Шрифт:
Интервал:
Закладка:
Он по-прежнему, всегда и везде, появляется весь в черном. Утром свистком подает сигнал к подъему, вечером расследует происшествия, если таковые были; об апартаментах его, где-то там, у ворот, ходит много невероятных слухов. По языку он – немец, но по крови – цыган (между собой мы только так и зовем его – Цыган), и это первая причина, почему он оказался в концлагере; вторая причина – то отклонение от нормы в природных наклонностях, которое Банди определил в нем с первого взгляда. Что же касается зеленого треугольника на груди, то цвет этот предупреждает о том, что Цыган убил и ограбил даму, которая была старше его и, говорят, весьма богата, а он, говорят, был у нее на содержании; так что я впервые в жизни видел собственными глазами настоящего грабителя и убийцу. Тем не менее его задача – блюсти закон, а работа – поддерживать в лагере порядок и справедливость: не очень-то это звучало логично, так все считали, и я в том числе. С другой стороны, однако, я не мог не признать, что в определенных условиях оттенки очень даже легко перепутать. Например, у меня лично больше проблем возникало с одним из помощников старосты блока, хотя он был человеком безупречной честности. Потому и голосовали за него те, кто хорошо его знал, – те же, кто выбирал и старосту, доктора Ковача (звание «доктор» здесь, как мне объяснили, означает не врача, а адвоката): люди рассказывали, что все они – из одного места, из села Шиофок, что стоит на берегу прекрасного Балатона. Этот помощник – тот самый человек, которого я сразу заметил: он рыжий, и зовут его – все знают – Фодор. Так вот: правда это или нет, но все в один голос утверждают, что Lageraltester палку или кулак пускает в ход потому, что это – по крайней мере, так народ в лагере говорит
– доставляет ему какое-то особое удовольствие, вроде того – высказывали догадку люди опытные, – которое он ищет у мужчин, у мальчиков, а иной раз и у женщин. У этого же, у помощника старосты блока, Stubendienst'a, порядок – не предлог, а настоящее условие жизни, и если он по необходимости – никогда не забывает он подчеркнуть – поступает подобным образом, то делает это исключительно в общих интересах. С другой стороны, правда, порядок, он никогда не бывает полным, и чем дальше, тем меньше. Потому и вынужден помощник старосты так часто длинным черенком своего черпака наводить порядок в очереди лезущих к котлу людей, вследствие чего ты легко можешь попасть – если до сих пор не потрудился усвоить, как полагается подходить к котлу, как подставлять миску к предназначенному для этого краю, – в число пострадавших, из чьих рук миска в два счета вылетит вместе с супом, ибо – ясное дело, и одобрительный гул у него за спиной подтверждает это – своей недисциплинированностью ты затрудняешь его работу, а значит, задерживаешь остальных, следующих по очереди; потому и стаскивает он по утрам с нар за ноги засонь: ведь за опоздание одного наказание несут, в конце концов, остальные, ни в чем не повинные. Различие – это и я понимал – следует искать, само собой, в мотивах, в различии намерений; однако в какой-то определенной точке, повторяю, такие оттенки могут и размываться, и результат, как я убеждался, с какой стороны ни смотри, будет один и тот же.

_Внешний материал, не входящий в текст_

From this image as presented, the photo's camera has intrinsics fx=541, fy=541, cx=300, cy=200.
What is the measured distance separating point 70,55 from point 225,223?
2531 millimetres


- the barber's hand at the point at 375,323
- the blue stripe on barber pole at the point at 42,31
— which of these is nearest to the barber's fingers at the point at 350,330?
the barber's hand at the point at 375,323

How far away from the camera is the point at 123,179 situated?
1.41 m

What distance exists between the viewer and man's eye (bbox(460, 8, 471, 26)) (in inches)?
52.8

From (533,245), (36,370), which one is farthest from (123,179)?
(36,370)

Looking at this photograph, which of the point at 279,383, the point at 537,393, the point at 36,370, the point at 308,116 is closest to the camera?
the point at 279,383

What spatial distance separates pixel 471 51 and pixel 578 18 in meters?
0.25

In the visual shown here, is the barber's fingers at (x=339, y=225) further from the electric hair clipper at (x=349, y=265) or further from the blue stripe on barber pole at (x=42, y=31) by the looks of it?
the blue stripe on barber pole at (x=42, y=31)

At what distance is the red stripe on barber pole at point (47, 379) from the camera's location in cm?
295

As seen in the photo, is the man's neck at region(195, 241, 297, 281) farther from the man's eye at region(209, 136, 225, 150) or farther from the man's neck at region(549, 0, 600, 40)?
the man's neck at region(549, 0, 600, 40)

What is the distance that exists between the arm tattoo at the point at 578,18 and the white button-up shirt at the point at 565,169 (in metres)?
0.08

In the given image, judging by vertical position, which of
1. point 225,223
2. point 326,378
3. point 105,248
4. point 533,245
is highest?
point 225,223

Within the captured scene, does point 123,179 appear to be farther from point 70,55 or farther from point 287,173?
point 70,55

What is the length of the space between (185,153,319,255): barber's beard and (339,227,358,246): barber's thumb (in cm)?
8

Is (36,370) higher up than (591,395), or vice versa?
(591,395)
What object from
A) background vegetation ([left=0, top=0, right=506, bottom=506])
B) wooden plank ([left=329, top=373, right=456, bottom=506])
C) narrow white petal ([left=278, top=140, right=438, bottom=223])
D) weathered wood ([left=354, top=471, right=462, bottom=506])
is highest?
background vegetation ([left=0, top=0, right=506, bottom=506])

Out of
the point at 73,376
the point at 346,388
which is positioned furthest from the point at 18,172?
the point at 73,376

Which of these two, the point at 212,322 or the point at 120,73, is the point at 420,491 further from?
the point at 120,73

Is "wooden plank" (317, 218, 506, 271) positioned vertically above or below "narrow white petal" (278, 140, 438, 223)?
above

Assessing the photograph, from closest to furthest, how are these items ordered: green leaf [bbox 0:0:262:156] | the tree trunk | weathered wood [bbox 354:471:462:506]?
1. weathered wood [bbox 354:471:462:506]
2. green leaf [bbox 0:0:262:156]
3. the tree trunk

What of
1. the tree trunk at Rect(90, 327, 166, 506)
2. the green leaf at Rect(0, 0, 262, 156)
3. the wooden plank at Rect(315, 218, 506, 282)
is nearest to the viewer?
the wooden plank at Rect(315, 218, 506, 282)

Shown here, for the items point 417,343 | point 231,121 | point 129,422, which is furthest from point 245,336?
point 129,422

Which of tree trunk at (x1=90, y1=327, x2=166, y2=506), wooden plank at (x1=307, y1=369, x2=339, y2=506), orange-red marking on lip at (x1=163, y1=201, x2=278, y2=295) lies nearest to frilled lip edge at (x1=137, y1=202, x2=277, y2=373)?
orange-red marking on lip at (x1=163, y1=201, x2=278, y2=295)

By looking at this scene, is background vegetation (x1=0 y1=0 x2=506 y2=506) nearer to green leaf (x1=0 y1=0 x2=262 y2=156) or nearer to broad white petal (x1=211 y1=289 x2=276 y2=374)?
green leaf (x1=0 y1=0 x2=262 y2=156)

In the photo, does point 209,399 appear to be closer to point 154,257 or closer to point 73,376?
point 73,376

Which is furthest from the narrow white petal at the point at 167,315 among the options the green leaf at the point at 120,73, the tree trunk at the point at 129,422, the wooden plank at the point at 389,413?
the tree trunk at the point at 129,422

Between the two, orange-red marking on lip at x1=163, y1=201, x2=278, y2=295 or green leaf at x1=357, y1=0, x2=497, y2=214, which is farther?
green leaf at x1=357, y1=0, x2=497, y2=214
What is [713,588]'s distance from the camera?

Кроме них, был тут, с желтой повязкой на рукаве и в полосатой робе, всегда безупречно выглаженной, еще и немец капо, которого я, к счастью, видел редко; потом, к огромному моему изумлению, и в наших рядах стали мелькать черные нарукавные повязки, на которых стояла более скромная
надпись: «Vorarbeiter»[36]. Я однажды стал очевидцем, как один обитатель нашего блока, до тех пор редко привлекавший мое внимание, да и в глазах остальных, насколько я помню, не особенно известный и не пользовавшийся уважением, хотя в общем человек довольно напористый и крепко сбитый, первый раз появился перед нами, во время ужина, с новенькой повязкой на рукаве. Однако теперь, я не мог этого не видеть, он уже не был прежним, никому не известным человеком: друзья, знакомые наперебой бросились к нему, со всех сторон к нему летели поздравления, слова восторга, пожелания успеха, тянулись для рукопожатия руки, он же некоторые принимал, отвечая на рукопожатия, другие, я видел, не замечал, и люди, отдернув протянутую руку, торопливо отходили в сторону. И лишь затем последовал самый торжественный – во всяком случае, в моих глазах – момент, когда он, окруженный общим вниманием и какой-то почтительной, даже, я бы сказал, благоговейной тишиной, с достоинством подняв голову, без всякой спешки, без признака торопливости, в фокусе удивленных или заботливых взглядов, двинулся за второй порцией,
которая отныне полагалась ему – причем с самого дна котла – по рангу и которую Stubendienst на сей раз отмерил в подставленную миску движением, выразившим некое признание равноправия.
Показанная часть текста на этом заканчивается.